Кажется почти невероятным, но это факт, что эти сокровища природной красоты и хранилища исторических ассоциаций должны были уже однажды быть захвачены для строительства обычного современного дома под названием Палаццо Соннино, и что теперь муниципалитет собирается купить половину из них — для какой цели? — чтобы вырубить деревья и покрыть землю домами для использования своих собственных чиновников, тех многочисленных и вредоносных impiegati, которые являются проклятием для публики по всей Италии и питаются ею, как пиявки на плоти. То, что об уничтожении таких садов ради такой цели можно даже на мгновение говорить, является достаточным доказательством глубины деградации, до которой опустились общественное безразличие и муниципальный вандализм в городе Лоренцо. Это может сравниться только с разрушением садов Фарнезины и Людовизи. Мало мест на земле имеют такие интеллектуальные воспоминания, как сады Оричеллари; однако они игнорируются как ничто, а кедры и вязы, которые затеняли шаги философов и поэтов, ученых принцев и могущественных Пап, должны быть срублены, как будто они не представляют большей ценности, чем изъеденные червями столбы мельниц.

То, что народ может быть en masse настолько совершенно мертв к памяти, к величию, к красоте и к смыслу, заставляет любого серьезного мыслителя отчаяться в его будущем. Есть пустыри (земли, уже намеренно превращенные в пустоши), зияющие десятками уже в городе и вокруг него, на которых можно было бы возвести любые новые здания, которые могут быть сочтены необходимыми. Нет ни одной нити или тени оправдания для отвратительного действия, которое сейчас замышляется Флорентийским муниципалитетом и которое наверняка будет доведено до конца, если не возникнет какая-то оппозиция, сильная и решительная. Даже если бы Orti Oricellari были просто обычным парком, без традиций, без наследия, без ассоциаций, было бы слабоумием покрывать это место кирпичом и раствором, ибо Максим дю Кан справедливо писал, что тот, кто срубает дерево в городе, совершает преступление. «Chaque fois qu’un arbre tombe dans une ville trop peuplée cela équivaut à un meurtre et parfois à une épidémie. On a beau multiplier les squares, ils ne remplaceront jamais la ceinture de forêt qui devrait entourer toute capitale et lui verser l’oxygène, la force, et la santé.» Это слова спасительные и правдивые, которые было бы хорошо начертать золотыми буквами над залом заседаний каждого муниципалитета. Когда города отчаянно стеснены в пространстве, окружены со всех сторон и находятся в тупике из-за нехватки жилья, может быть какое-то подобие правдоподобного оправдания для всегда ошибочного уничтожения садов, деревьев и рощ. Но во всех городах Италии нет такого оправдания; вокруг них есть огромные незанятые земли; а в их центре больше, намного больше домов, чем занято. В Риме и Флоренции последние можно исчислять многими тысячами. Нет ни малейшего, самого слабого предлога для такого гнусного разрушения, которое уже постигло так много благородных садов в первом городе и теперь угрожает Orti Oricellari во втором.

**ДАННЫЕ НИЖЕ:**

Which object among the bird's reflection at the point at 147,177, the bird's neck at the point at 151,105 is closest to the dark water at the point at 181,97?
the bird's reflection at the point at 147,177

**ЗАДАНИЕ 1:**
Назовите всех, чьи шаги, по словам текста о садах Оричеллари, затеняли кедры и вязы.
**ЗАДАНИЕ 2:**
Допишите продолжение текста о садах Оричеллари, начав сразу после его последнего предложения.

**ОТВЕТ 1:**
Философы, поэты, ученые принцы, могущественные Папы.

**ОТВЕТ 2:**
И этот сад Сельва — хотя он и самый известный — не единственный, который уничтожается во Флоренции; за последние десять лет множество прекрасных полян и лужаек были безжалостно разорены и стерты с лица земли, чтобы на их месте могли возникнуть убогие и безвкусные постройки застройщиков-халтурщиков. Сад Риккарди в Вальфонде когда-то был, подобно саду Оричеллари, чудом красоты; его лужайки, аллеи, мраморные изваяния, глубокие, непроницаемые тени, залитые солнцем апельсиновые рощи и благоухающие перголы окружали дом, который был храмом искусства и вмещал множество отборных статуй древних и современных мастеров. Талейран однажды сказал, что никто, не живший до Великой революции, никогда не узнает, насколько совершенной может быть жизнь. Я бы сказала, что никто не может знать, насколько она может быть совершенна, если не жил в Италии эпохи Возрождения. Возьмем жизнь одного человека, Риккардо, маркиза Риккарди, который провел большую часть своего существования в этом изысканном месте отдыха, унаследованном им от его создателя, великого ученого и дилетанта Ромоло Риккарди, и где он проживал почти круглый год. В современных трудах Чинелли «Красоты Флоренции» описаны его дом и сады; на них ссылается Реди —

‘Nel bel giardino

Nei bassi di gualfondo inabissato

Dove tieni il Riccardi alto domino.’

О них с восхищением отзывается Бальдинуччи, а в описании празднества по случаю бракосочетания Марии Медичи по доверенности с Генрихом IV их восторженно превозносит младший Буонарроти. Двор казино был наполнен античным мрамором, бюстами, статуями и надписями на латыни и греческом; экстерьер был украшен фресками и темперой, множеством редких скульптур, картин и предметов искусства, в то время как снаружи от дома во всех направлениях вели аллеи к садам и лесам, где в тени каменных дубов и кипарисов мраморные скамьи и статуи дарили ощущение освежающей прохлады в самый жаркий полдень. Здесь этот элегантный ученый и просвещенный дворянин проводил почти все свое время, принимая все самое образованное и прославленное общество своей эпохи и время от времени устраивая великолепные приемы, подобные тому, которым он прощался с Марией Медичи. От этого восхитительного убежища сейчас осталось лишь несколько деревьев; несколько деревьев, поднимающих свои скорбные головы среди кирпичей и известкового раствора, театров и фотоателье вокруг них, — это все, что осталось от некогда прекрасного и поэтичного приюта ученых и придворных, послов и просвещенных людей из семьи Риккарди. Почему же такое место, каким оно было когда-то, не было благоговейно сохранено на все времена для радости, здоровья и красоты города?

В наши времена было бы едва ли возможно вести столь прекрасную и драгоценную жизнь, как у Риккарди, потому что, как бы мы ни запирали свои ворота, едва ли возможно избежать отвратительной атмосферы возбуждения и беспокойства, которая царит повсюду. Мания бессмысленного движения охватила теперь человеческий род, подобно тому как неаполитанских крестьян охватил плясовой бред, погнавший их толпами в море.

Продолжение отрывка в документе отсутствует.